** Opening Text segment block **
Bertrand Marotte
For hard-core vinyl enthusiasts, this must surely be hallowed ground.
The shop floor of RIP-V is tucked away inside a nondescript industrial building in a quiet South Shore suburb of Montreal. It’s hot, and there is the mild, not unpleasant odour of heated vinyl in the air. A bulky old industrial machine that once worked overtime in New Jersey churning out Rolling Stones and other mass-market pop records during the LP’s heyday is now doing duty stamping out a limited vinyl run of indie band Arcade Fire’s new album The Suburbs.
Tiny black PVC pellets are poured into a funnel at one end of the machine, run through an extruder and melted into a hot patty. Aided by 10 tons of hydraulic pressure, nickel-plated stampers squish the blob – complete with paper labels – into a 12-inch grooved platter. The excess vinyl that oozes out is trimmed and the record is left to cool.
The Arcade Fire pressing is for up to 20,000 vinyl copies of the eagerly anticipated double album by the Montreal alt-rock-music stars. Three other machines are standing by and another two are ready to be started later this summer as other work arrives.
** Closing Text segment block **
(Work request): For each statement below, decide whether it agrees with the article about the RIP-V record-pressing shop. Answer yes or no and quote the deciding words of the article. 1. The machine pressing the Arcade Fire album once worked in New Jersey. 2. The stampers press the vinyl with 20 tons of hydraulic pressure. 3. The Arcade Fire pressing is for up to 20,000 vinyl copies.
** Opening Source material block **
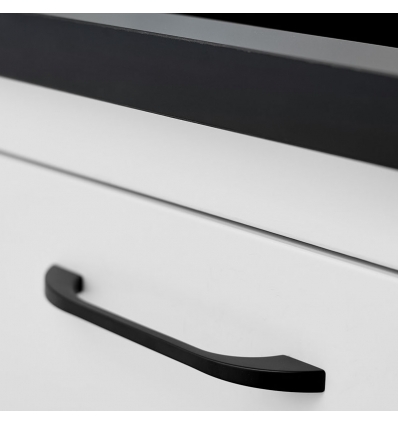 Slim 515460 - Furnipart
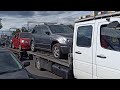 Новый завоз японских авто из Европы, 03.06.2021
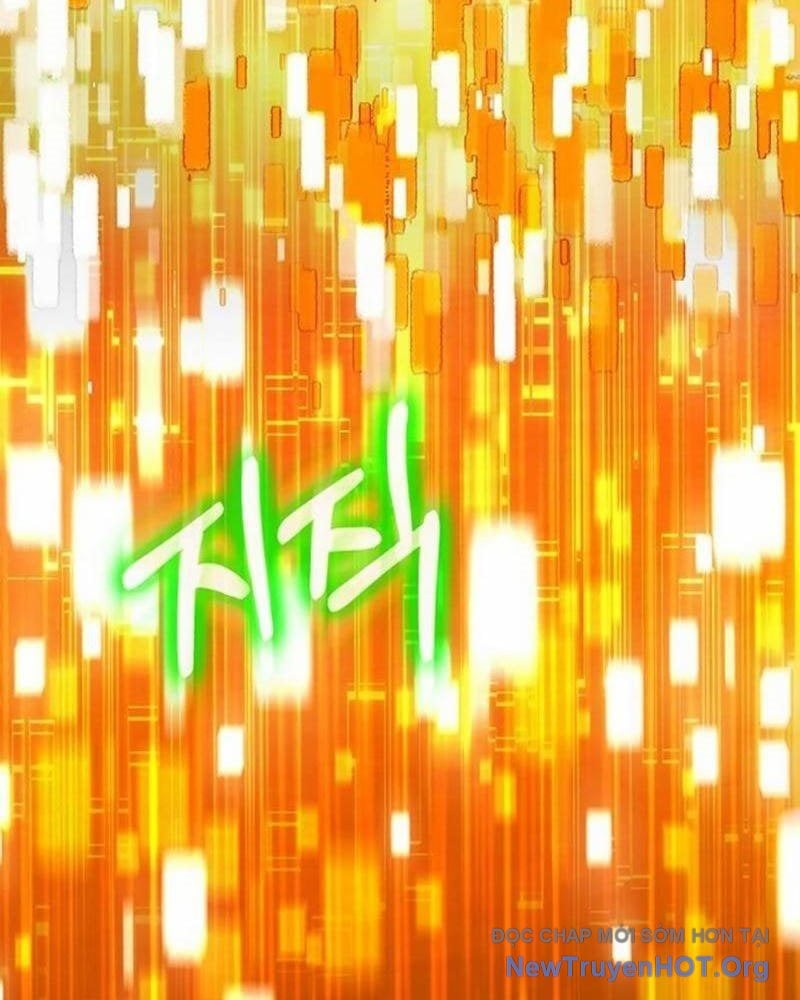 Cây Xẻng Xúc Được Mọi Thứ: Chapter 15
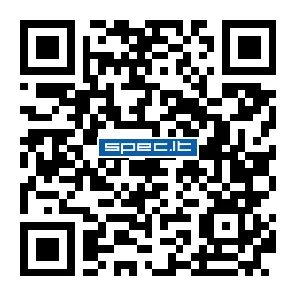 QR kodas | Matonizz production, MB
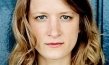 Stephanie Stremler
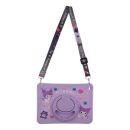 50fec09245ce040e710026d1b22264a1040ec217_1734971385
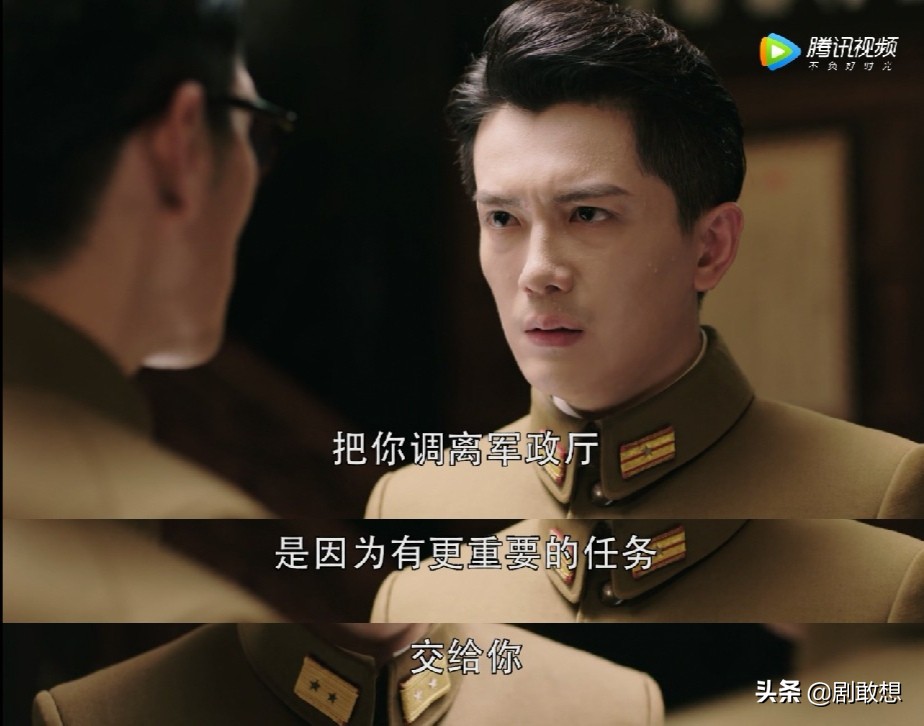 土豪漫画_土豪漫画免费漫画页面入口在线观看 土豪漫画_土豪漫画免费漫画页面入口在线观看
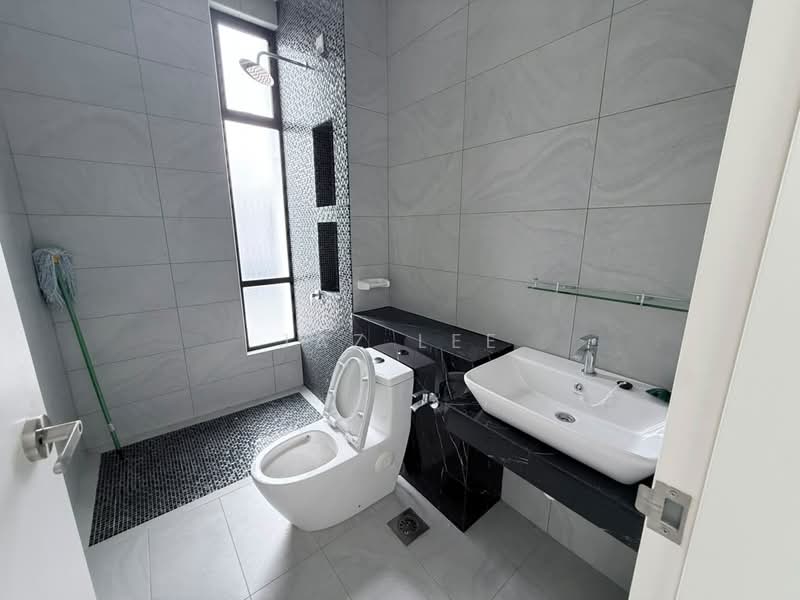 2-storey Terraced House for Sale in Bukit Indah (Iskandar Puteri (Nusajaya)) - Jaz Lee - PropertyGuru.com.my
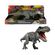 Mattel Jurassic World Rebirth: Tyrannosaurus Rex - Power Devour (JCH02) Mattel Jurassic World Rebirth: Tyrannosaurus Rex - Power Devour (JCH02)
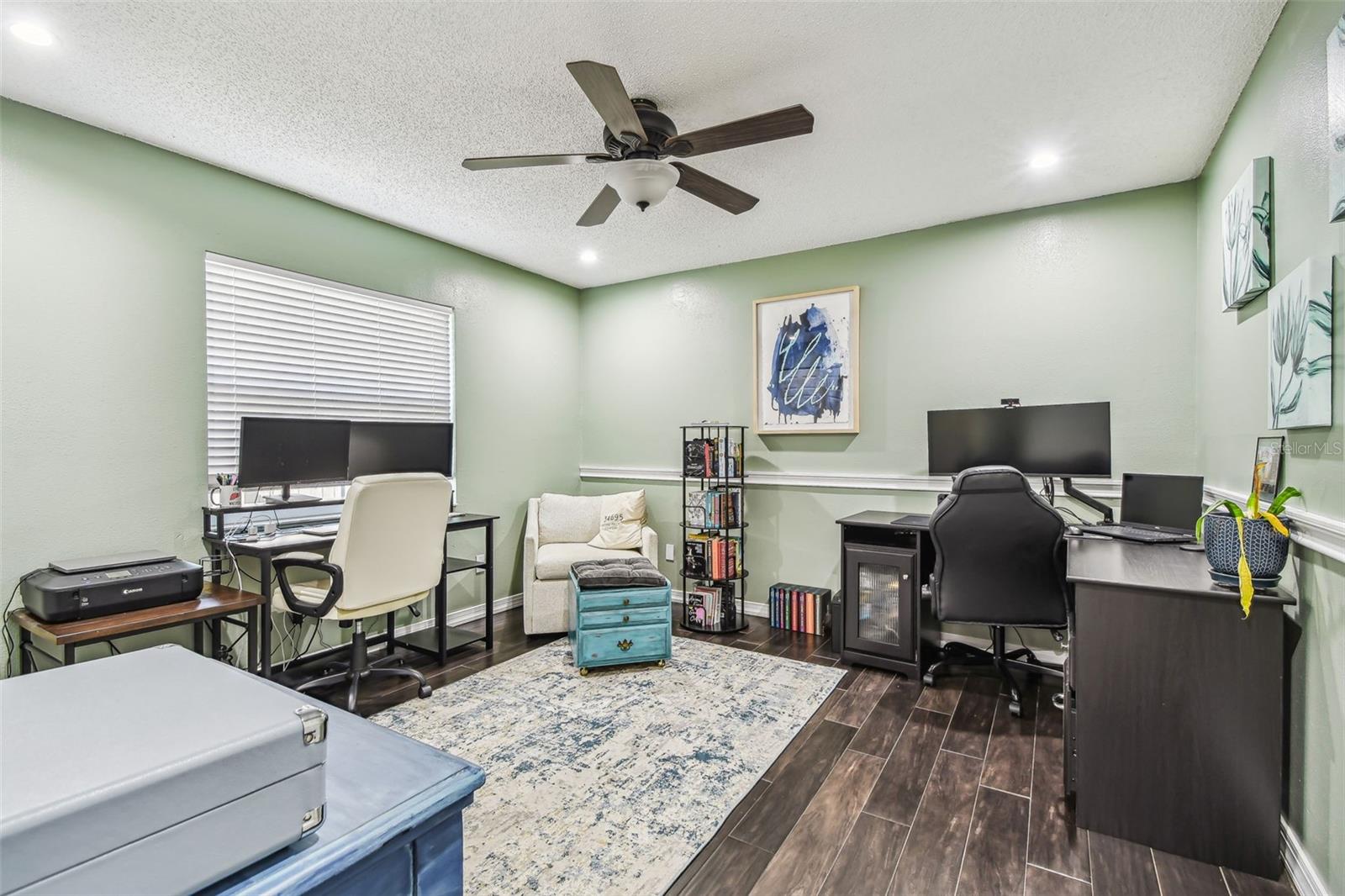 35 HARBOR OAKS CIR, SAFETY HARBOR, FL, 34695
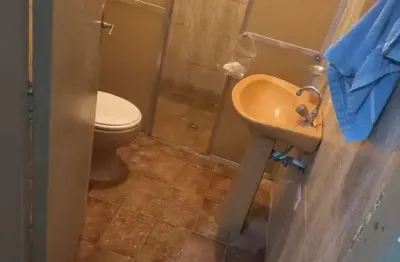 Casa para venda em Vila Matilde de 240.00m² com 3 Quartos e 3 Garagens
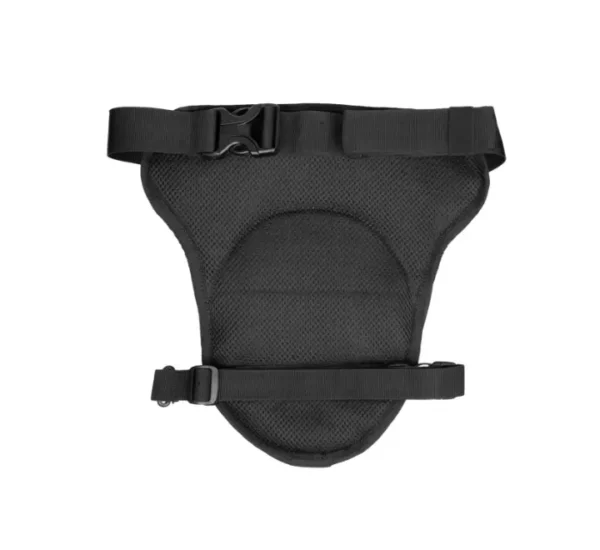 RYNOX POD THIGH BAG 5L - Image 6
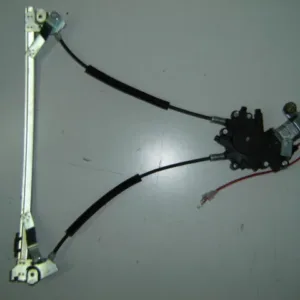AGL-006834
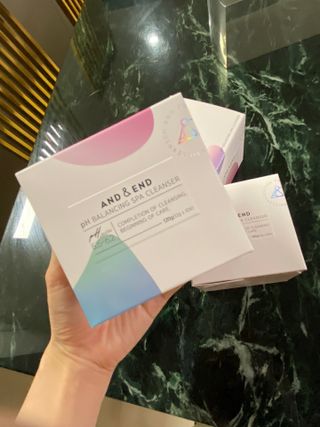 jjjj님이 올린 리뷰 사진 1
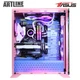 Компьютер ARTLINE GLAMOUR v15 - изображение 8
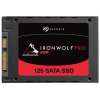 Seagate IronWolf 125 SSD 500 GB (ZA500NM10002)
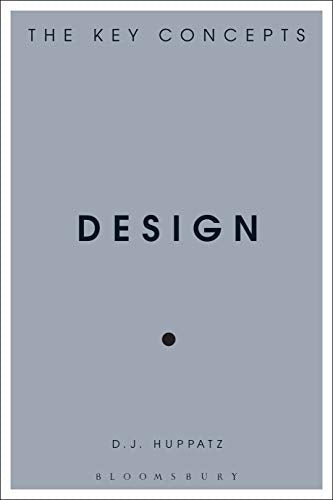 Design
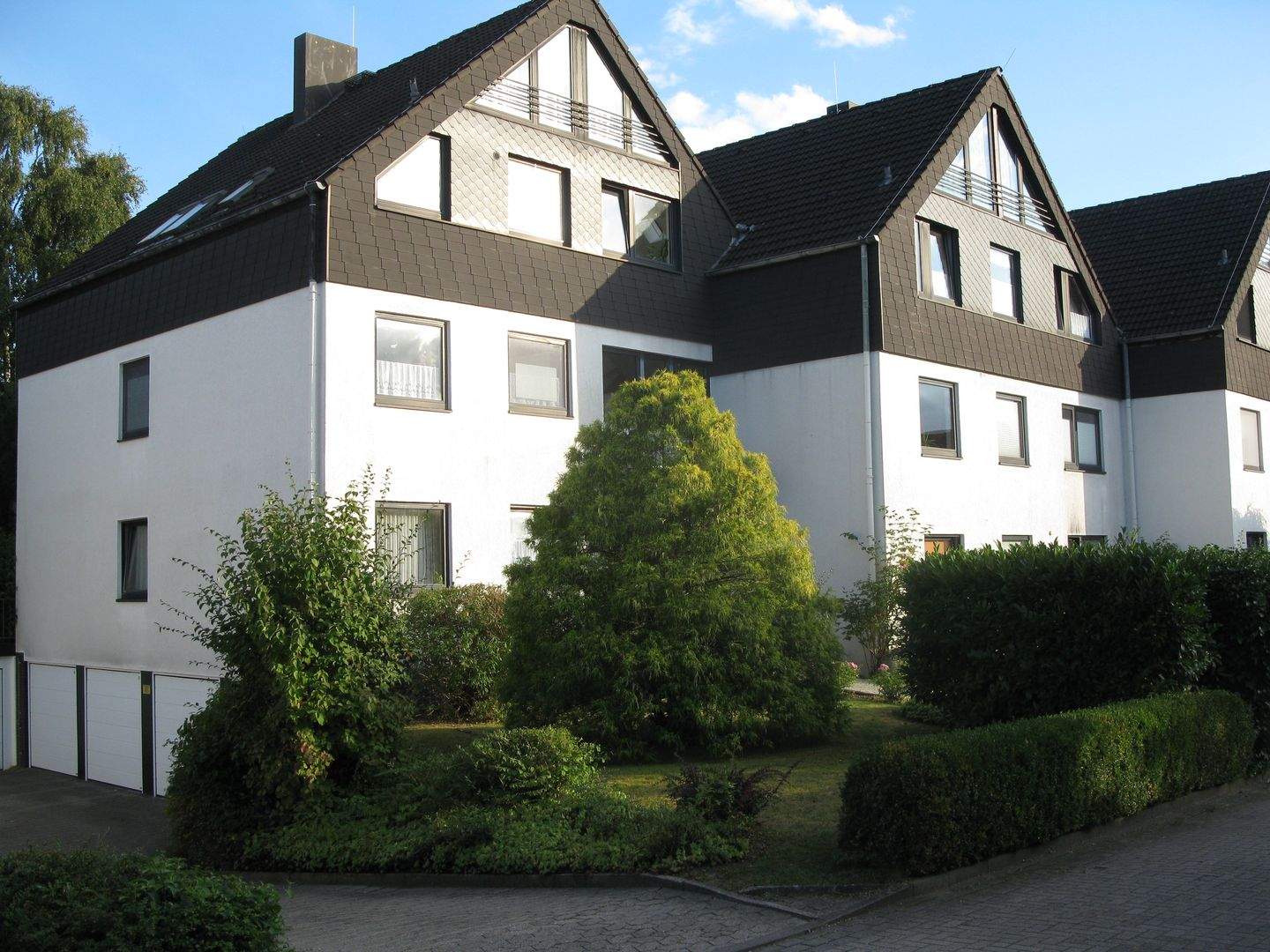 Bild 3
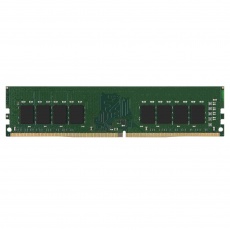 TRANSCEND DIMM DDR4 16GB 2666MHz 2Rx8 1Gx8 CL19 1.2V TRANSCEND DIMM DDR4 16GB 2666MHz 2Rx8 1Gx8 CL19 1.2V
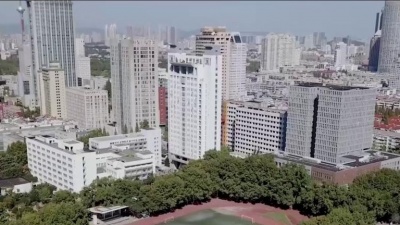 Smile_小千、孟烁_、酷狗城歌纪 - 《城歌纪》EP08（完整版）：旧是旧人《秦淮孤月》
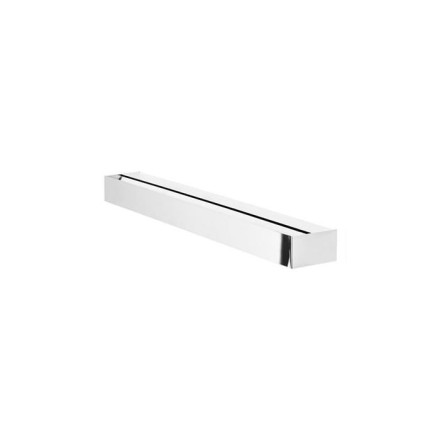 Настенный светильник Leds-C4 Lia 05-2703-21-21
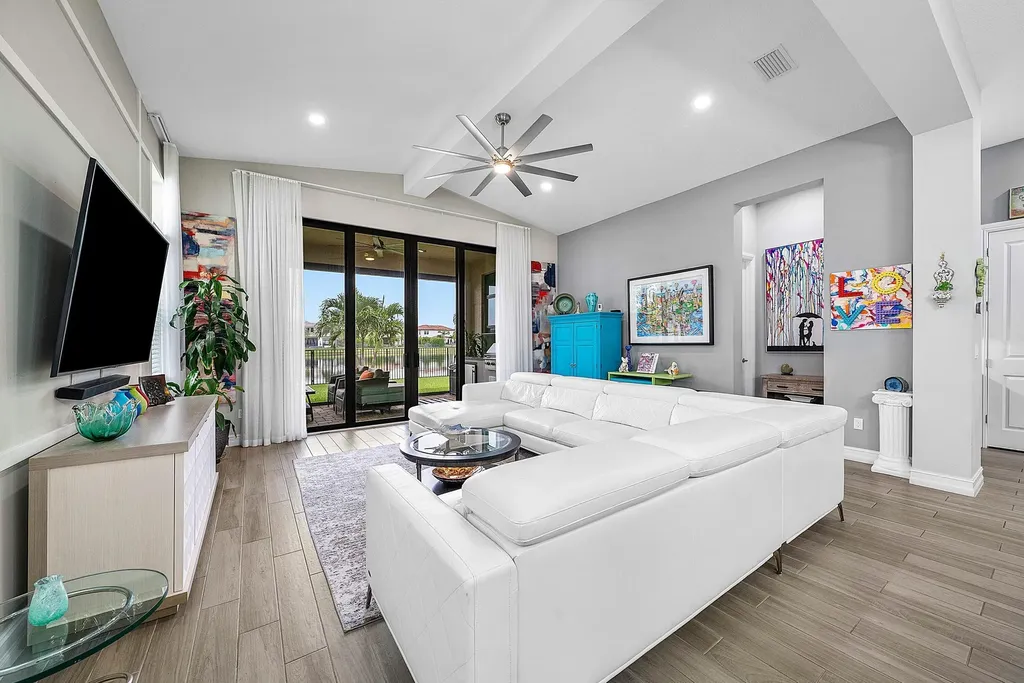 8884 Grand Prix Lane Boynton Beach FL 33472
** Closing Source material block **
(Reply to the exercise):
1. Yes: "A bulky old industrial machine that once worked overtime in New Jersey"
2. No: "Aided by 10 tons of hydraulic pressure"
3. Yes: "The Arcade Fire pressing is for up to 20,000 vinyl copies"